Automating Visual Testing

Convolutional neural nets — and a superb new test-set — help Functionize perform web visual (and machine-vision-enhanced functional) testing that’s fast, robust, and resource-efficient

Determining if web pages have been correctly rendered is essential to website testing. If a layout breaks, if controls render outside the viewport or selectors stack in the wrong z-index order, content can become unreadable; controls can become unusable.

Robustly evaluating a web page render implies the need to understand its visual semantics: discriminating static vs. dynamic elements; identifying links, buttons, popdowns, and other page objects; discerning images nestled in markup. Given the enormous range of possible designs, design components (e.g., fonts), low-level browser/version rendering variations, dynamic layout changes driven by responsive design, and arbitrary page complexity, even well-trained human testers can be challenged to efficiently and reliably evaluate rendering correctness, or recognize when rendering issues impact functionality. Where releases are frequent, it becomes cost-prohibitive or impossible to test dozens, hundreds, or thousands of pages, perhaps also homologized in multiple languages, for basic correctness and usability.

Clearly, automation is required. But conventional QA/test automation, such as Selenium, is notoriously weak for visual testing. Solutions that purport to enhance Selenium with this capability mostly focus on discerning human-visible deltas between sample screen shots and pages under test. This methodology begs the question of where those screenshots come from (most solutions require you to generate them for every browser, device, and configuration); require considerable manual tweaking (e.g., identifying items that can move or be ignored) before they become usable for even a single test run; and must be updated for any significant change.

The overhead of maintaining tests that use this kind of solution is prohibitive for larger sites, particularly those that change frequently. The cost of such solutions, too, tends to be non-negligible: some Selenium-oriented visual test service providers charge in terms of validations/month, and may offer limited concurrency, even on enterprise-class accounts.  

Functionize: Automating Everything

At Functionize, our goal is to help developers and QA/test engineers avoid coding entirely in preparing test cases. We begin by letting the user record a test case — in the process, capturing a reviewable ‘filmstrip’ of page rendering (so no manual or automated acquisition of screen captures is required). The render is analyzed through a decision tree that segments the page into regions, then invokes a range of visual processing tools to discover, interrogate, and classify page elements: discriminating text from controls and graphics; identifying static vs. dynamic objects; automatically determining what parts of a page are most important to test.
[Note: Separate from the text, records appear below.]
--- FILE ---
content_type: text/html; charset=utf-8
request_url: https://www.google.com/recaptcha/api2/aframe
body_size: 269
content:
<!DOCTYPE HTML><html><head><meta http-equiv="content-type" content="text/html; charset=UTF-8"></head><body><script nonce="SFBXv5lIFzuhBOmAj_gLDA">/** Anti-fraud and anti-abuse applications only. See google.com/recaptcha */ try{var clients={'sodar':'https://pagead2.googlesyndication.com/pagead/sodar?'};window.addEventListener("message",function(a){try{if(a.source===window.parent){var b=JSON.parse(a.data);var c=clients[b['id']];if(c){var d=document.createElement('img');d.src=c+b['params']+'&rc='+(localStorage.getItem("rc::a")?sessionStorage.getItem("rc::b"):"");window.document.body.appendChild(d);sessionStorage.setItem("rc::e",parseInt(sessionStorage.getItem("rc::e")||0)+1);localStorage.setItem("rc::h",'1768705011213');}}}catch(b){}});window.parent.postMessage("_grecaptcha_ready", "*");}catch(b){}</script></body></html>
Tools built into Functionize include convolutional neural networks trained on heretofore-proprietary sample libraries of fonts, buttons and controls, and other visual elements, as well as robust standardized solutions for source image processing, optical character recognition, and other basic functions.
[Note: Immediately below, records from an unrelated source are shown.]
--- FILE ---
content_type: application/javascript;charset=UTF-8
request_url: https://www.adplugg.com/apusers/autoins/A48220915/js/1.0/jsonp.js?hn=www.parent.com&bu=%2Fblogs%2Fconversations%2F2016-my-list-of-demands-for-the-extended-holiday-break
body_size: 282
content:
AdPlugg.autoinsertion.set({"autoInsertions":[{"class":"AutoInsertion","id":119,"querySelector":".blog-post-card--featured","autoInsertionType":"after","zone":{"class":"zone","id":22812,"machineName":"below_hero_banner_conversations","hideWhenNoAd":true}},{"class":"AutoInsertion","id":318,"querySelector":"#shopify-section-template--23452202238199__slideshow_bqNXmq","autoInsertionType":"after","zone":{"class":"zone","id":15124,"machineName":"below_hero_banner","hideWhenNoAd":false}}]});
Once the test case is recorded and validated, it can be executed across the full range of browsers and emulated devices supported: Functionize’s combination of AI visual element classification, web code and real-time DOM analytics is sufficiently robust to enable (for example) reliable visual testing of very large websites, across responsive designs running on multiple devices through a range of viewport configurations — all from a small number of recorded test cases. When changes are made, moreover, these tests turn out to be mostly self-updating: by combining deep DOM analytics with sophisticated visual processing, Functionize can, in many cases, determine not only what has changed, but whether the change will affect functionality, or is otherwise relevant to users. Functionize can also use recordings of actual user site interactions to refine and focus its visual analysis, constraining this resource-intensive process in response to what users are actually doing on your site.